● Exercise set
a - Retype the part of the passage on the strut pin that begins with the words containing "The handle is" and ends with "the strut 194.".
b - Continue the passage describing the strut and its adjustment pin from the point where it stops.

== Extracted text

The handle is configured to be pulled by a user to retract the
first end 274 of the pin 270 from the adjustment aperture 156 and
to facilitate the repositioning of the pin 270 to engage a
different adjustment aperture, such as adjustment aperture 156-b.
The pin 270 comprises a ledge 280 configured to engage a similar
ledge 282 formed in the support structure of the strut 194, thus
preventing the pin 270 from being removed from the strut 194.
However, the ledges are spaced apart a sufficient distance to allow
the pin 270 to extend and retract as intended. The strut 194 may
further comprise biasing means, such as a spring 330, configured to
bias the pin 270 to its fully extended position, such as when
inserted into an adjustment aperture. The biasing means functions
to prevent inadvertent disengagement of the pin 270 from the
selected adjustment aperture.

====
== Given entries

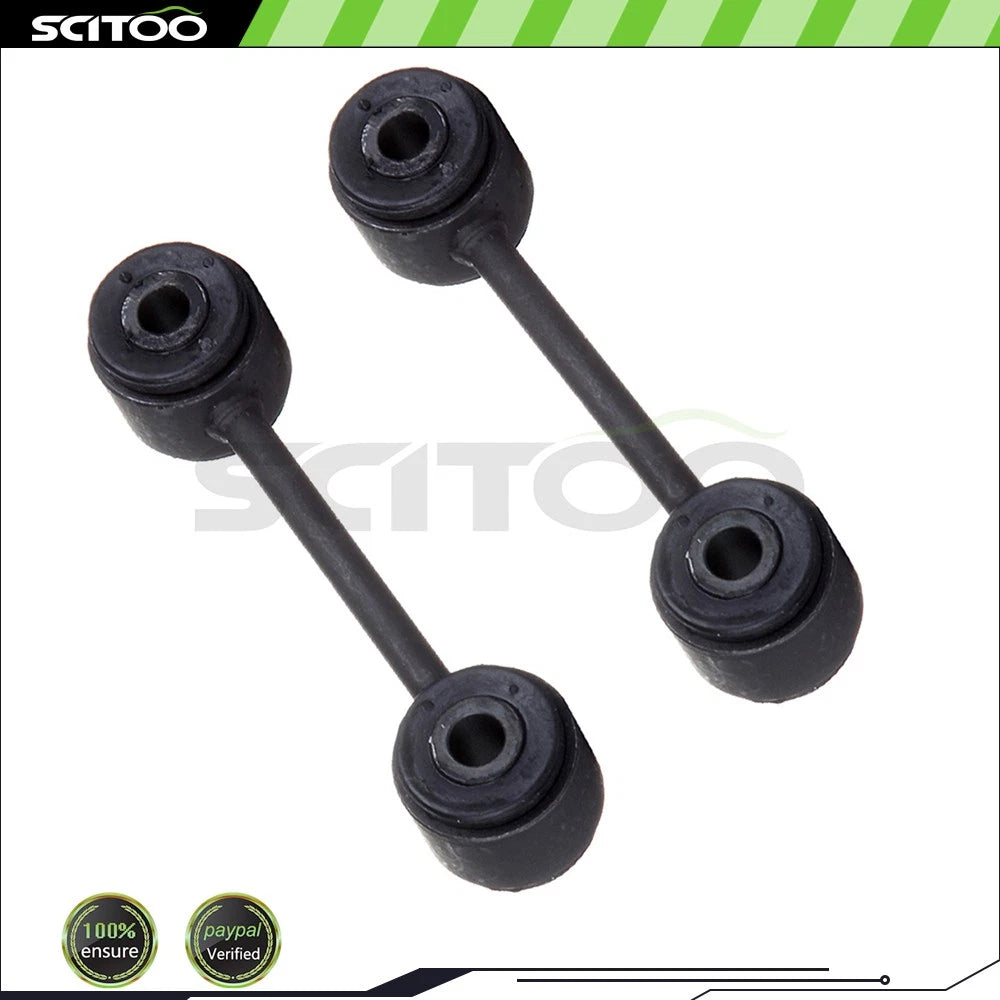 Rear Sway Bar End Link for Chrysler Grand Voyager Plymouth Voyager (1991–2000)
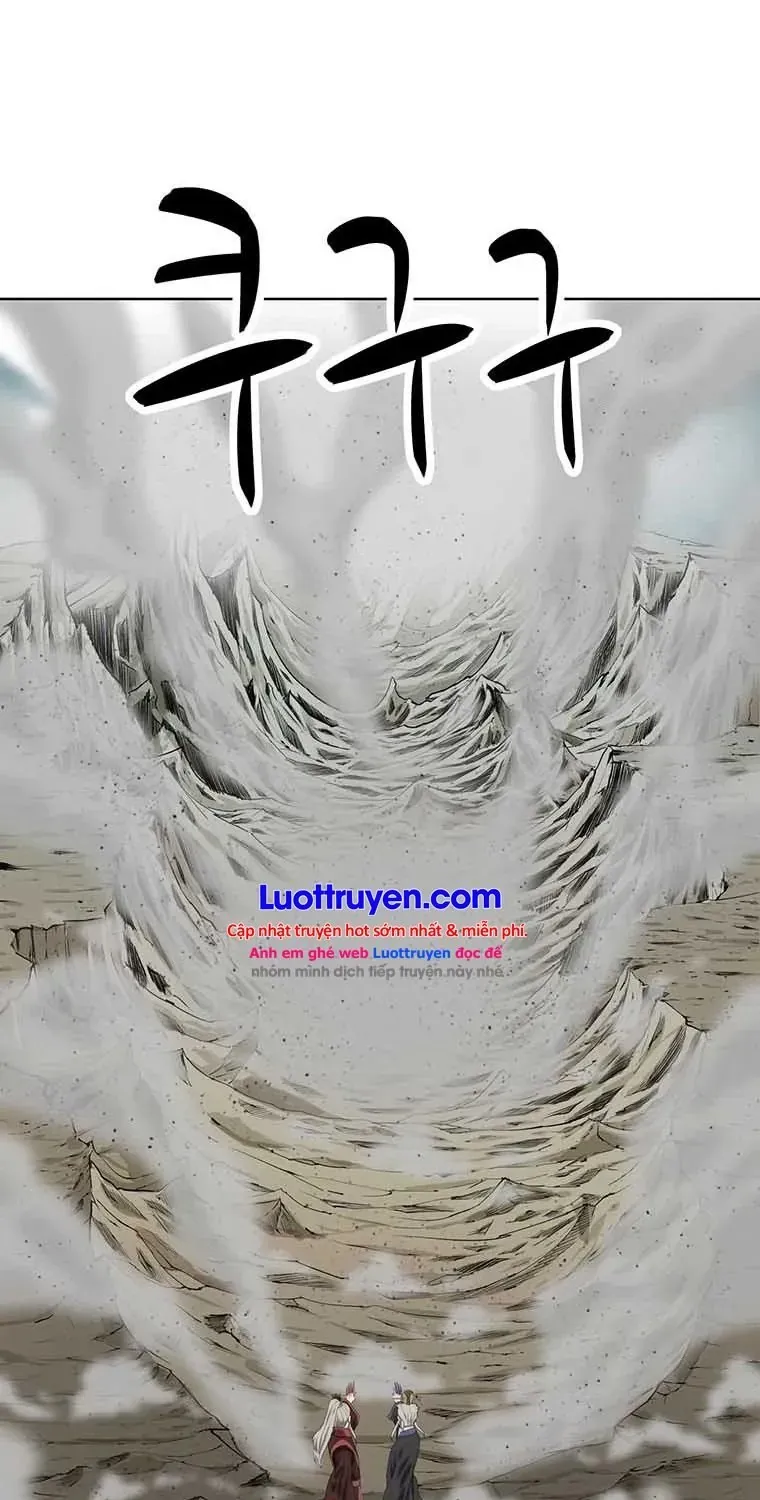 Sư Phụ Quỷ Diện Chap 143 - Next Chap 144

====
== Given entries

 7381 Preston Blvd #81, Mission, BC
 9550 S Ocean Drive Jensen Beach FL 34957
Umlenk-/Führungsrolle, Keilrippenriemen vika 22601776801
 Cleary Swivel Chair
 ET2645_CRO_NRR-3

====

● Answer list
a -
The handle is configured to be pulled by a user to retract the
first end 274 of the pin 270 from the adjustment aperture 156 and
to facilitate the repositioning of the pin 270 to engage a
different adjustment aperture, such as adjustment aperture 156-b.
The pin 270 comprises a ledge 280 configured to engage a similar
ledge 282 formed in the support structure of the strut 194, thus
preventing the pin 270 from being removed from the strut 194.

b -
[0068] With reference to FIG. 9, illustrated is a depiction of the
closed path resulting from the rotation of the drive component and
the relative offset of the axis of rotation of the reciprocating
foot support with respect to the pivot point of the drive
component, all according to one exemplary embodiment. As can be
seen, the drive component, shown as crank 140, is configured to
travel about a circular path. In other embodiments, the drive
component may travel an eccentric path. With one end of the
reciprocating foot support 14 rotatably coupled to the crank 140 at
any one of a plurality of locations, the reciprocating foot support
14 comprises a resulting axis of rotation 202 radially offset from
the pivot point 152 of the crank 140. With the opposite end of the
reciprocating foot support 14 rotatably supported at a pivot point
110 to move in any direction, the reciprocating foot support 14
traverses an oblong or elliptical closed path, shown as closed path
36.
[0069] The crank 140 comprises a plurality of adjustment apertures,
shown as adjustment apertures 156-a and 156-b, formed therein as
discussed above. These adjustment apertures are located at a radial
offset position from the pivot point 152. The reciprocating foot
support 14 may selectively attach to either of these adjustment
apertures depending upon the desired stride length.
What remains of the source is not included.